Directions: Retype the part of the passage on the rescue at the ambassador's residence that runs from "In addition, the" up to and including "play football inside.".

Passage shown:
=====

In addition, the planning for the joint task force was made easier when the terrorists decided to move all of the hostages to the second floor. The Peruvians also over the period of time were able to smuggle in several hidden microphones and cameras which the hostages were able to hide around the residence.
The task force learned that security of MRTA was at its highest every night, but that each afternoon, eight of them, including four of their leaders would take an hour to relax and play football inside.
The task force built a scale model of the ambassador’s residence which the leaders of the rescue operation based their training. This included the tunnels from the adjacent buildings that the commandos would use to gain entry into the residence.
The Assault and Rescue Operation:
The night before the operation, half of the task force began to assemble in their assault positions. The police began to assemble around the residence while snipers took positions on top of the surrounding buildings. Everything was ready, they were just waiting for the green light.
At 15:17 local time, President Fujimori gave the commandos the go-ahead. The assault element was divided into three different groups. Six minutes later at 15:23, the Peruvians knew that the terrorists would be playing their indoor football game. It was precisely then when they blew explosive charges beneath the dining room and kitchen.
The first, exploded directly under the middle of the room where the football game was being played, killing three of the terrorists immediately – two men involved in the game, and one of the women, who was watching from the sideline.
The first assault group emerged from the tunnels on the side of the residence and assaulted the service area and moved to the second floor. The second assault team with 20 commandos breached the front door of the residence. They neutralized the other two female terrorists who were guarding the door. Behind this initial group was another wave of commandos carrying ladders.
The third prong of the assault consisted of commandos who entered via another tunnel. They scaled the ladders that were in place and with charges, they blew out the grenade proof doors on the second floor to evacuate the hostages. The also cut holes in the roof so that the MRTA could be neutralized before they had an opportunity to kill the hostages.

=====

Entries supplied:

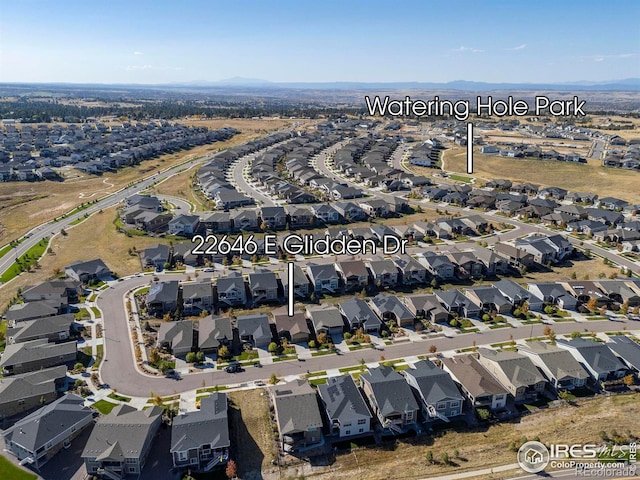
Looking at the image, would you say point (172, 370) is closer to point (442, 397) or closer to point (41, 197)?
point (442, 397)

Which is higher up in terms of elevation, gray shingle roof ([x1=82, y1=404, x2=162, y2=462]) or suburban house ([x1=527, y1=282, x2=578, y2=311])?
suburban house ([x1=527, y1=282, x2=578, y2=311])

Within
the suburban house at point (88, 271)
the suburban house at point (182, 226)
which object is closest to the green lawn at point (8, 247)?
the suburban house at point (88, 271)

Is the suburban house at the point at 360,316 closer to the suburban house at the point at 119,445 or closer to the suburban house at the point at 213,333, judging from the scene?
the suburban house at the point at 213,333

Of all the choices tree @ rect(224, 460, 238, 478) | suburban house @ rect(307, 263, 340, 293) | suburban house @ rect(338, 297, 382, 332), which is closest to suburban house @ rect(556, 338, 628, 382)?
suburban house @ rect(338, 297, 382, 332)

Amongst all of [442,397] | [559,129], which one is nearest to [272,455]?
[442,397]

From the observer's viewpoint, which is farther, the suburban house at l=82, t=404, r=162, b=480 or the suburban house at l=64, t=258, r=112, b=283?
the suburban house at l=64, t=258, r=112, b=283

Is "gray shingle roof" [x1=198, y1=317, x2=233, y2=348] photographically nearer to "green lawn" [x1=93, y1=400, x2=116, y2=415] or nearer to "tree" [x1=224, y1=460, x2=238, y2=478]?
A: "green lawn" [x1=93, y1=400, x2=116, y2=415]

=====

Exercise answer:
In addition, the planning for the joint task force was made easier when the terrorists decided to move all of the hostages to the second floor. The Peruvians also over the period of time were able to smuggle in several hidden microphones and cameras which the hostages were able to hide around the residence.
The task force learned that security of MRTA was at its highest every night, but that each afternoon, eight of them, including four of their leaders would take an hour to relax and play football inside.